Writing Data Parallel Kernels#

Kernel Declaration#

A kernel function is a device function that is meant to be called from host code, where a device can be any SYCL supported device such as a GPU, CPU, or an FPGA. The main characteristics of a kernel function are:

  • Scalars must be passed as an array. Kernels operate with dpnp array arguments only. If your want a scalar argument, then represent it as 0-dimensional dpnp array.

Note

Please refer to Data Parallel Extension for Numpy* to learn more about dpnp.

  • Kernels cannot explicitly return a value. All result data must be written to dpnp array passed as a function’s argument.

Here is an example of a kernel that computes sum of two vectors a and b. Arguments are two input vectors a and b and one output vector c for storing the result of vector summation:

EXAMPLE: Data parallel kernel implementing the vector sum a+b#
import numba_dpex as ndpx

# Data parallel kernel implementing vector sum
@ndpx.kernel
def kernel_vector_sum(a, b, c):
    i = ndpx.get_global_id(0)
    c[i] = a[i] + b[i]

Kernel Invocation#

The kernel launch parameter syntax for specifying global and local sizes are similar to SYCL’s range and ndrange classes. The global and local sizes need to be specified with numba_dpex’s Range and NdRange classes.

For example, below is a following kernel that computes a sum of two vectors:

EXAMPLE: A vector sum kernel#
import numba_dpex as ndpx

# Data parallel kernel implementing vector sum
@ndpx.kernel
def kernel_vector_sum(a, b, c):
    i = ndpx.get_global_id(0)
    c[i] = a[i] + b[i]

If the global size parameter is needed to run, it could be like this (where global_size is an int):

EXAMPLE: A vector sum kernel with a global size/range#
import numba_dpex as ndpx

# Utility function for printing and testing
def driver(a, b, c, global_size):
    kernel_vector_sum[ndpx.Range(global_size)](a, b, c)
    a_np = dpnp.asnumpy(a)  # Copy dpnp array a to NumPy array a_np
    b_np = dpnp.asnumpy(b)  # Copy dpnp array b to NumPy array b_np
    c_np = dpnp.asnumpy(c)  # Copy dpnp array c to NumPy array c_np
    testing.assert_equal(c_np, a_np + b_np)
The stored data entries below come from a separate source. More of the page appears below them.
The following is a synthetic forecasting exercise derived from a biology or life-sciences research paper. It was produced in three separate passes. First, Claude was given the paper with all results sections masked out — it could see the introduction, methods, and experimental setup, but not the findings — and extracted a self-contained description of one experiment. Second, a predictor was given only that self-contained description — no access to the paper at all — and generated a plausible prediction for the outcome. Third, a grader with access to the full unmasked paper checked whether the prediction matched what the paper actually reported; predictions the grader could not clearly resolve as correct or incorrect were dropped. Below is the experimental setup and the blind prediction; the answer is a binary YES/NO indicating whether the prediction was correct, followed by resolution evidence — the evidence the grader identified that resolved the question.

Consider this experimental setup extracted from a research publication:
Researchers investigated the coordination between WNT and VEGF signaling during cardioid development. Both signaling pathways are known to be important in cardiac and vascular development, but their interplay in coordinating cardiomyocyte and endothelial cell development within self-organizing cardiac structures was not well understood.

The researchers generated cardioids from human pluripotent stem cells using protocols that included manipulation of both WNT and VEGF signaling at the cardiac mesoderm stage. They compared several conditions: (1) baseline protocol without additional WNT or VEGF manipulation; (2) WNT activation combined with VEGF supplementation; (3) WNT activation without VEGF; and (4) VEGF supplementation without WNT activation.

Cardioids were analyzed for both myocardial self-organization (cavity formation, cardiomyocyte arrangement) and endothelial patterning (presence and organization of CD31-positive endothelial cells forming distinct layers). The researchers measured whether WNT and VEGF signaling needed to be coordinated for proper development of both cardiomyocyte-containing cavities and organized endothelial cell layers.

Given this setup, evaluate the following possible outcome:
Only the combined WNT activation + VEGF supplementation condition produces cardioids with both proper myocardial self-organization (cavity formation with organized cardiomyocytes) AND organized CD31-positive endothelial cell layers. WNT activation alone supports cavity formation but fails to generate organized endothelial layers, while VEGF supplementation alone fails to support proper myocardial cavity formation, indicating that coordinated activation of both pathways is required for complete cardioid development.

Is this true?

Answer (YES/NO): NO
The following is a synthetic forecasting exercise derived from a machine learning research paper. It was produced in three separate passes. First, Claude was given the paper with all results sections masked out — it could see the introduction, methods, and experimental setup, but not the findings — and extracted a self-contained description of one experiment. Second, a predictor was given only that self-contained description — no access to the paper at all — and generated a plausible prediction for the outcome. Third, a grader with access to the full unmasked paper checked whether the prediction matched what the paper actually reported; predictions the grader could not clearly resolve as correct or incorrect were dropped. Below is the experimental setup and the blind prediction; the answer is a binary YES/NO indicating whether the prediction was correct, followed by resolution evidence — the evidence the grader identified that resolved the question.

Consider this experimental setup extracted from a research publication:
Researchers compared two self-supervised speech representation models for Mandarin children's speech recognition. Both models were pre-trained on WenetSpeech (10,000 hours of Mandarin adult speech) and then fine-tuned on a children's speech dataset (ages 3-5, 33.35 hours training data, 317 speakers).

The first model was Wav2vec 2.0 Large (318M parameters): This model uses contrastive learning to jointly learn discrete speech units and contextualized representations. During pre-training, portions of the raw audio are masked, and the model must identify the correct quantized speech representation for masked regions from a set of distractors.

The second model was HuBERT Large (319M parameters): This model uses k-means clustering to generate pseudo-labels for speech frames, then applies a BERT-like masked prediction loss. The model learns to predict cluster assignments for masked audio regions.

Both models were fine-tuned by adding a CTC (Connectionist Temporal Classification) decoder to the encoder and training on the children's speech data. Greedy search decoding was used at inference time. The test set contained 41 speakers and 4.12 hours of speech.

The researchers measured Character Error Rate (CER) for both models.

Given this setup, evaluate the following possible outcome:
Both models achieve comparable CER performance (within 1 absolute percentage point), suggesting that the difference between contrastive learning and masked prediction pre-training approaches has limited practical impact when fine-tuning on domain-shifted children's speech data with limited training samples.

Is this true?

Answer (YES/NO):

If both local and global ranges are needed, they can be specified using two instances of Range inside an NdRange object. For example, below is a kernel to compute pair-wise Euclidean distances of n-dimensional data points:

EXAMPLE: A kernel to compute pair-wise Euclidean distances#
import numba_dpex as ndpx

@ndpx.kernel
def pairwise_distance(X, D, xshape0, xshape1):
    """
    An Euclidean pairwise distance computation implemented as
    a ``kernel`` function.
    """
    idx = ndpx.get_global_id(0)

    d0 = X[idx, 0] - X[idx, 0]
    # for i in range(xshape0):
    for j in range(X.shape[0]):
        d = d0
        for k in range(X.shape[1]):
            tmp = X[idx, k] - X[j, k]
            d += tmp * tmp
        D[idx, j] = sqrt(d)

Now the local and global sizes can be specified as follows (here both args.n and args.l are int):

EXAMPLE: A kernel to compute pair-wise Euclidean distances with a global and a local size/range#
import numba_dpex as ndpx

# Global work size is equal to the number of points
global_size = ndpx.Range(args.n)
# Local Work size is optional
local_size = ndpx.Range(args.l)

def driver():
    # measure running time
    times = list()
    for repeat in range(args.r):
        start = time()
        pairwise_distance[ndpx.NdRange(global_size, local_size)](
            X, D, X.shape[0], X.shape[1]
        )
        end = time()

        total_time = end - start
        times.append(total_time)

    return times

Kernel Indexing Functions#

In data parallel kernel programming all work items are enumerated and accessed by their index. You will use numba_dpex.get_global_id() function to get the index of a current work item from the kernel. The total number of work items can be determined by calling numba_dpex.get_global_size() function.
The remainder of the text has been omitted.